The popular guys at school and politicians are social engineers. Footballers look to solve the problem of helping their team to win. Dancers and bartenders look to solve the problem of how to get people to spend/tip the highest amount of money they can. We look to manipulate logic to get machines to do what we want. Others may look to manipulate emotions and perspectives to get people to do what they want - i.e. spend more money, help them earn more commission. It's all engineering in one way or another.
So to assume that we make more logical choices prior to marriage that result in longer lasting relationships might be a touch narcissistic. We are no different than anyone else, it's just that we're machine nerds. Other people are people nerds, football nerds, modelling nerds, advertising nerds, music nerds, history nerds, science nerds, food nerds etc. They all have problems they're trying to solve and they all use their problem solving and logical skills to solve them, everyone a nerd in one way or another.
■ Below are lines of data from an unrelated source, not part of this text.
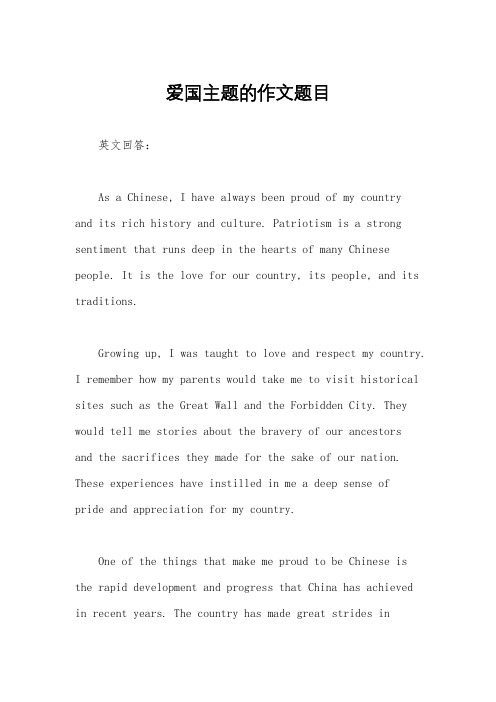 爱国主题的作文题目

英文回答：

As a Chinese, I have always been proud of my country and its rich history and culture. Patriotism is a strong sentiment that runs deep in the hearts of many Chinese people. It is the love for our country, its people, and its traditions.

Growing up, I was taught to love and respect my country. I remember how my parents would take me to visit historical sites such as the Great Wall and the Forbidden City. They would tell me stories about the bravery of our ancestors and the sacrifices they made for the sake of our nation. These experiences have instilled in me a deep sense of pride and appreciation for my country.

One of the things that make me proud to be Chinese is the rapid development and progress that China has achieved in recent years. The country has made great strides in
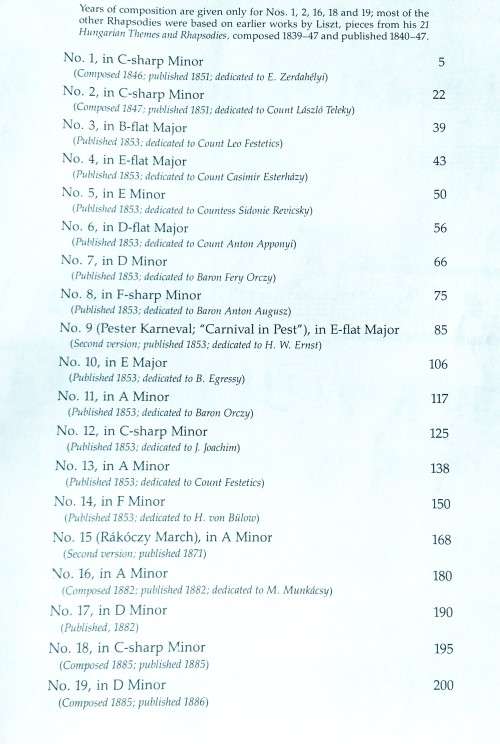 Years of composition are given only for Nos. 1, 2, 16, 18 and 19; most of the other Rhapsodies were based on earlier works by Liszt, pieces from his 21 Hungarian Themes and Rhapsodies, composed 1839–47 and published 1840–47.

No. 1, in C-sharp Minor 5
(Composed 1846; published 1851; dedicated to E. Zerdahélyi)

No. 2, in C-sharp Minor 22
(Composed 1847; published 1851; dedicated to Count László Teleky)

No. 3, in B-flat Major 39
(Published 1853; dedicated to Count Leo Festetics)

No. 4, in E-flat Major 43
(Published 1853; dedicated to Count Casimir Esterházy)

No. 5, in E Minor 50
(Published 1853; dedicated to Countess Sidonie Revicsky)

No. 6, in D-flat Major 56
(Published 1853; dedicated to Count Anton Apponyi)

No. 7, in D Minor 66
(Published 1853; dedicated to Baron Fery Orczy)

No. 8, in F-sharp Minor 75
(Published 1853; dedicated to Baron Anton Augusz)

No. 9 (Pester Karneval; "Carnival in Pest"), in E-flat Major 85
(Second version; published 1853; dedicated to H. W. Ernst)

No. 10, in E Major 106
(Published 1853; dedicated to B. Egressy)

No. 11, in A Minor 117
(Published 1853; dedicated to Baron Orczy)

No. 12, in C-sharp Minor 125
(Published 1853; dedicated to J. Joachim)

No. 13, in A Minor 138
(Published 1853; dedicated to Count Festetics)

No. 14, in F Minor 150
(Published 1853; dedicated to H. von Bülow)

No. 15 (Rákóczy March), in A Minor 168
(Second version; published 1871)

No. 16, in A Minor 180
(Composed 1882; published 1882; dedicated to M. Munkácsy)

No. 17, in D Minor 190
(Published, 1882)

No. 18, in C-sharp Minor 195
(Composed 1885; published 1885)

No. 19, in D Minor 200
(Composed 1885; published 1886)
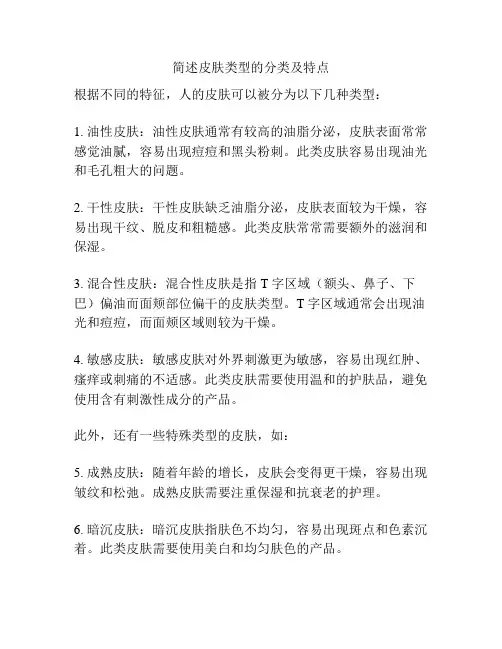 简述皮肤类型的分类及特点

根据不同的特征，人的皮肤可以被分为以下几种类型：

1. 油性皮肤：油性皮肤通常有较高的油脂分泌，皮肤表面常常感觉油腻，容易出现痘痘和黑头粉刺。此类皮肤容易出现油光和毛孔粗大的问题。

2. 干性皮肤：干性皮肤缺乏油脂分泌，皮肤表面较为干燥，容易出现干纹、脱皮和粗糙感。此类皮肤常常需要额外的滋润和保湿。

3. 混合性皮肤：混合性皮肤是指 T 字区域（额头、鼻子、下巴）偏油而面颊部位偏干的皮肤类型。T 字区域通常会出现油光和痘痘，而面颊区域则较为干燥。

4. 敏感皮肤：敏感皮肤对外界刺激更为敏感，容易出现红肿、瘙痒或刺痛的不适感。此类皮肤需要使用温和的护肤品，避免使用含有刺激性成分的产品。

此外，还有一些特殊类型的皮肤，如：

5. 成熟皮肤：随着年龄的增长，皮肤会变得更干燥，容易出现皱纹和松弛。成熟皮肤需要注重保湿和抗衰老的护理。

6. 暗沉皮肤：暗沉皮肤指肤色不均匀，容易出现斑点和色素沉着。此类皮肤需要使用美白和均匀肤色的产品。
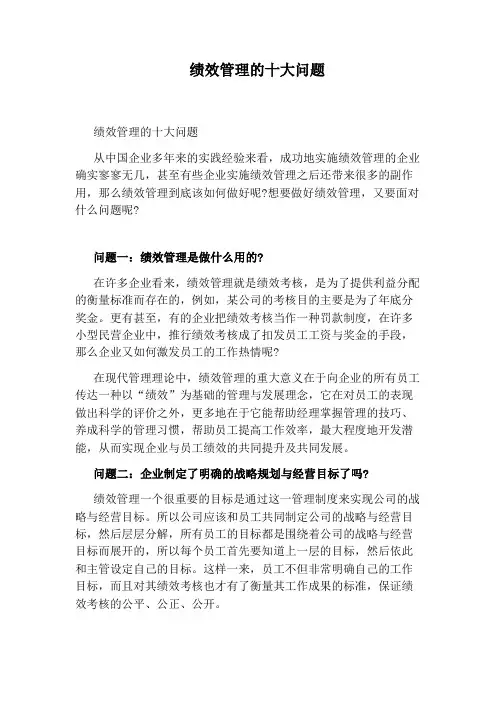 绩效管理的十大问题

绩效管理的十大问题

从中国企业多年来的实践经验来看，成功地实施绩效管理的企业确实寥寥无几，甚至有些企业实施绩效管理之后还带来很多的副作用，那么绩效管理到底该如何做好呢?想要做好绩效管理，又要面对什么问题呢?

问题一：绩效管理是做什么用的?

在许多企业看来，绩效管理就是绩效考核，是为了提供利益分配的衡量标准而存在的，例如，某公司的考核目的主要是为了年底分奖金。更有甚至，有的企业把绩效考核当作一种罚款制度，在许多小型民营企业中，推行绩效考核成了扣发员工工资与奖金的手段，那么企业又如何激发员工的工作热情呢?

在现代管理理论中，绩效管理的重大意义在于向企业的所有员工传达一种以“绩效”为基础的管理与发展理念，它在对员工的表现做出科学的评价之外，更多地在于它能帮助经理掌握管理的技巧、养成科学的管理习惯，帮助员工提高工作效率，最大程度地开发潜能，从而实现企业与员工绩效的共同提升及共同发展。

问题二：企业制定了明确的战略规划与经营目标了吗?

绩效管理一个很重要的目标是通过这一管理制度来实现公司的战略与经营目标。所以公司应该和员工共同制定公司的战略与经营目标，然后层层分解，所有员工的目标都是围绕着公司的战略与经营目标而展开的，所以每个员工首先要知道上一层的目标，然后依此和主管设定自己的目标。这样一来，员工不但非常明确自己的工作目标，而且对其绩效考核也才有了衡量其工作成果的标准，保证绩效考核的公平、公正、公开。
To typecast "engineers" (reading between the lines) as desperate does us a disservice. Everyone suffers from self image problems in one way or another - you can thank the media for that courtesy of beauty magazines, wrinkle cream, modeling mags, diet mags, a constant barrage of advertising telling you how to solve body problems and look better to get that hotter partner who also suffers from poor self image problems. You may suffer from poor self image of your perception of your lacking social skills (you really just never had the social training for how to talk with people) but want a hot model type. She may have poor body image because the beauty magazines make her feel ugly and you're all she can get blah blah blah. It's all quite nauseating really.
We all live in this Venn diagram of people we're attracted to that would make good life partners. The intersection of which is where we'll find long term relationship satisfaction (I'll refrain from calling that happiness, because the relationship isn't the whole picture of happiness)... but nobody knows where the intersection is and that's the joy of life. When you're not true to your Venn diagram, it's painful. When you are and you find someone who intersects with yours in the right way, it's amazing.